__Supplied data__
..........

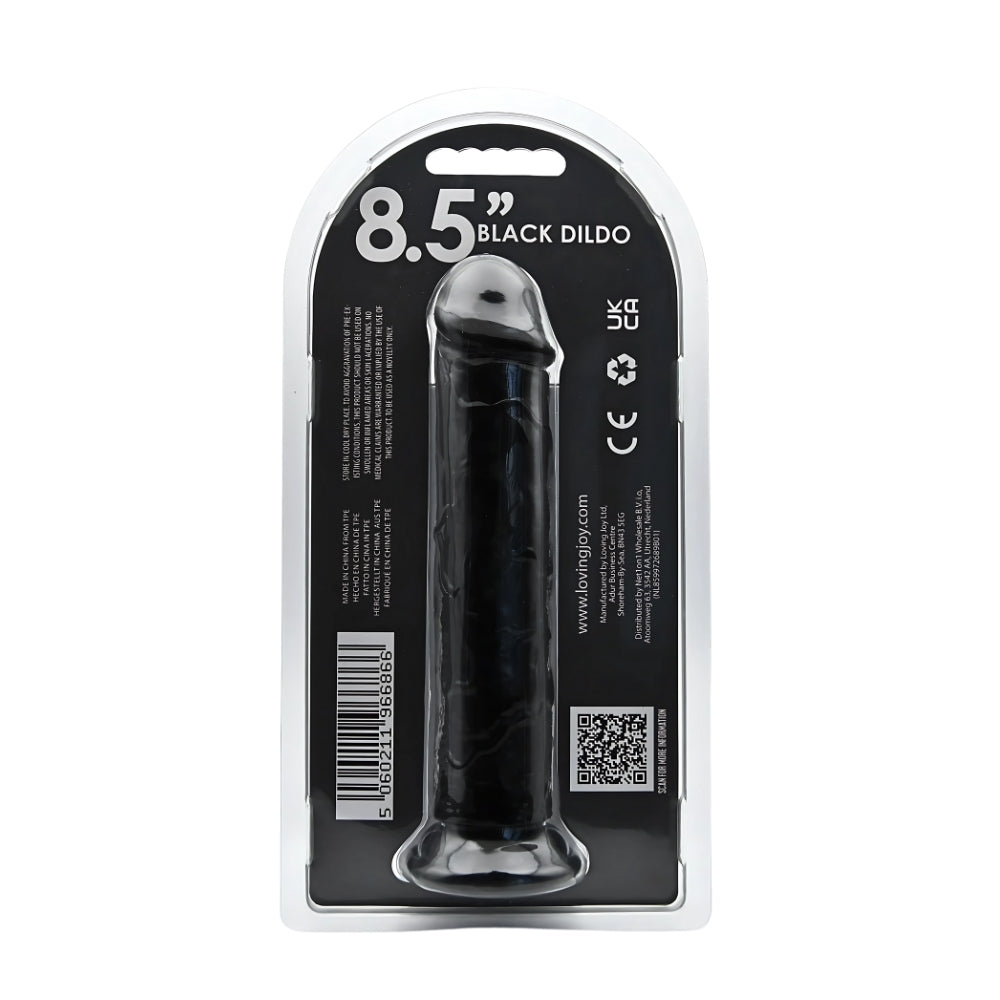 Loving Joy - 7.5 Inch Realistic Dildo Suction Cup Black - 20 Cm Strong Blister
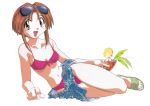  1990s_(style) 1girl bikini brown_eyes brown_hair eyewear_on_head full_body holding_drink looking_at_viewer maze_bakunetsu_jikuu mill_varna navel official_art open_mouth pink_bikini sandals sarong short_hair simple_background sitting solo suganuma_eiji swimsuit white_background yokozuwari 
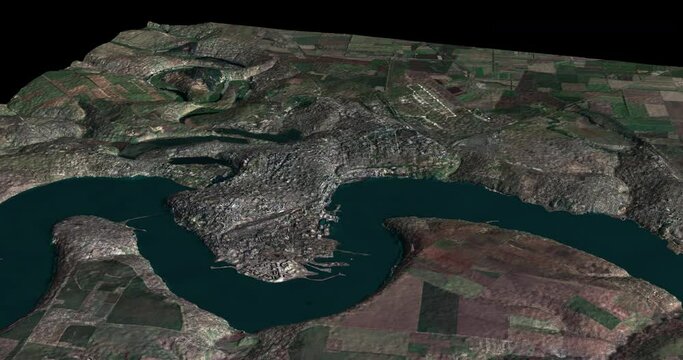 Mykolaiv map rotate 360 loop ccw with 3d relief 4K satellite ground height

..........

__Goal of the exercise__
Find the line containing "1990s_(style) 1girl bikini", then extract it and every line after it to the end of the data above, exactly and nothing else, without pictures.

__Result of the task__
  1990s_(style) 1girl bikini brown_eyes brown_hair eyewear_on_head full_body holding_drink looking_at_viewer maze_bakunetsu_jikuu mill_varna navel official_art open_mouth pink_bikini sandals sarong short_hair simple_background sitting solo suganuma_eiji swimsuit white_background yokozuwari 
 Mykolaiv map rotate 360 loop ccw with 3d relief 4K satellite ground height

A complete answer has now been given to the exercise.